* TASK DESCRIPTION *
Restate the listing word for word; omit the images.

* DATA BELOW *
....................

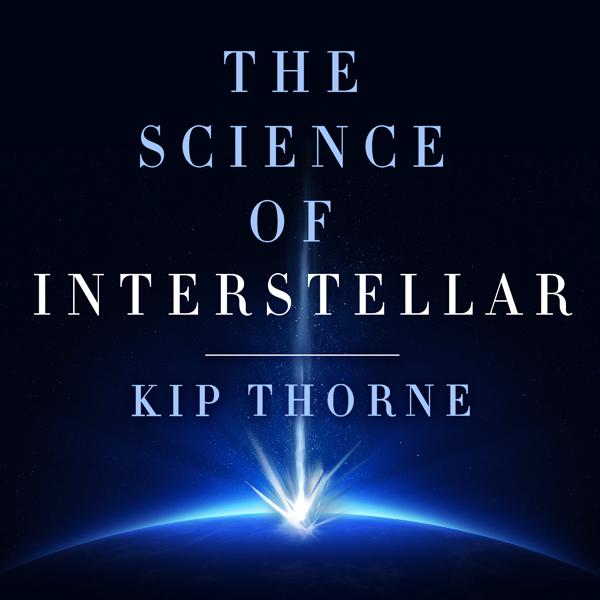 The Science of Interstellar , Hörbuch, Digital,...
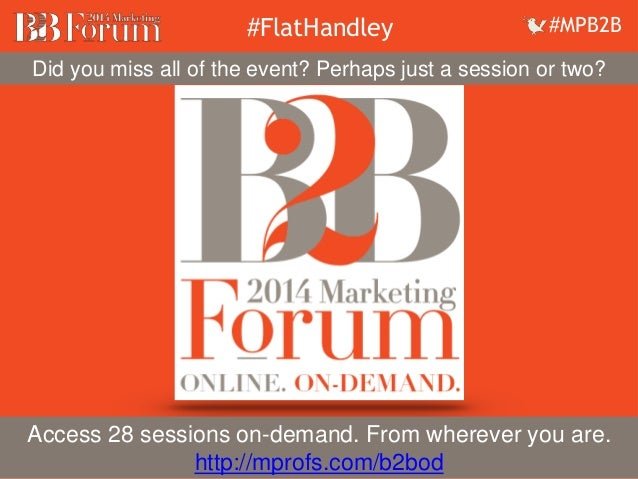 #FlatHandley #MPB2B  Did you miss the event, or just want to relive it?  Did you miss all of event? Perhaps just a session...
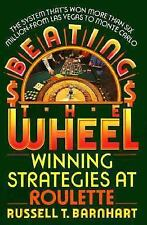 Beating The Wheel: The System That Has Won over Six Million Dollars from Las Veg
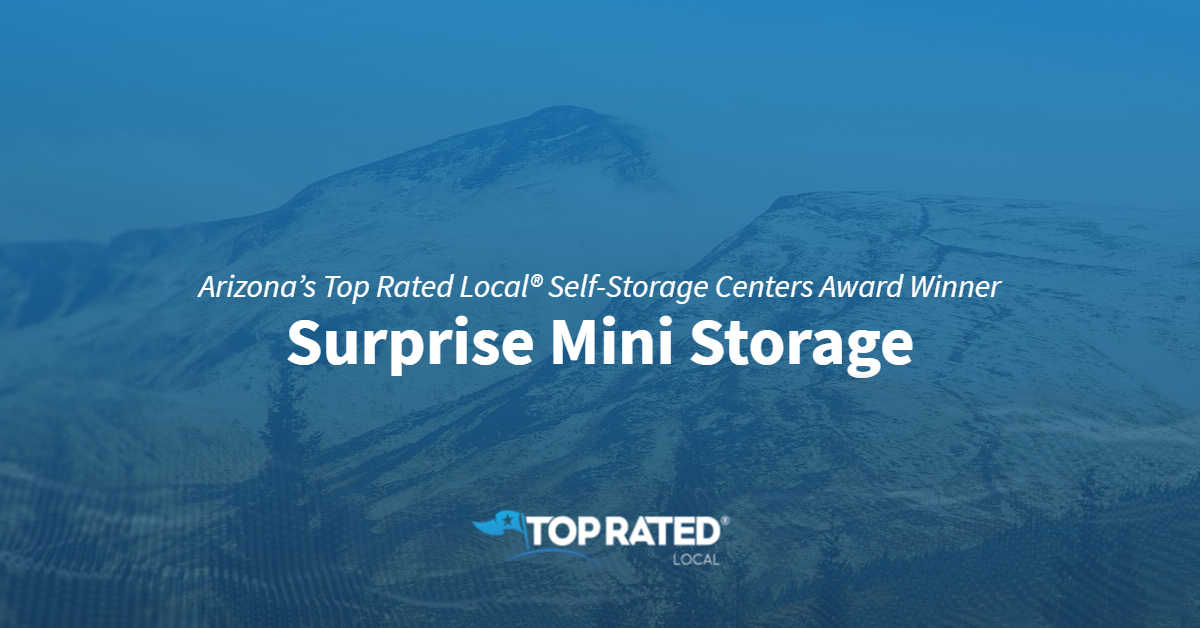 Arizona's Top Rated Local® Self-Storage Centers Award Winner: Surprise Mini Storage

....................

* RESPONSE FOR THIS EXERCISE *
 The Science of Interstellar , Hörbuch, Digital,...
 #FlatHandley #MPB2B  Did you miss the event, or just want to relive it?  Did you miss all of event? Perhaps just a session...
 Beating The Wheel: The System That Has Won over Six Million Dollars from Las Veg
 Arizona's Top Rated Local® Self-Storage Centers Award Winner: Surprise Mini Storage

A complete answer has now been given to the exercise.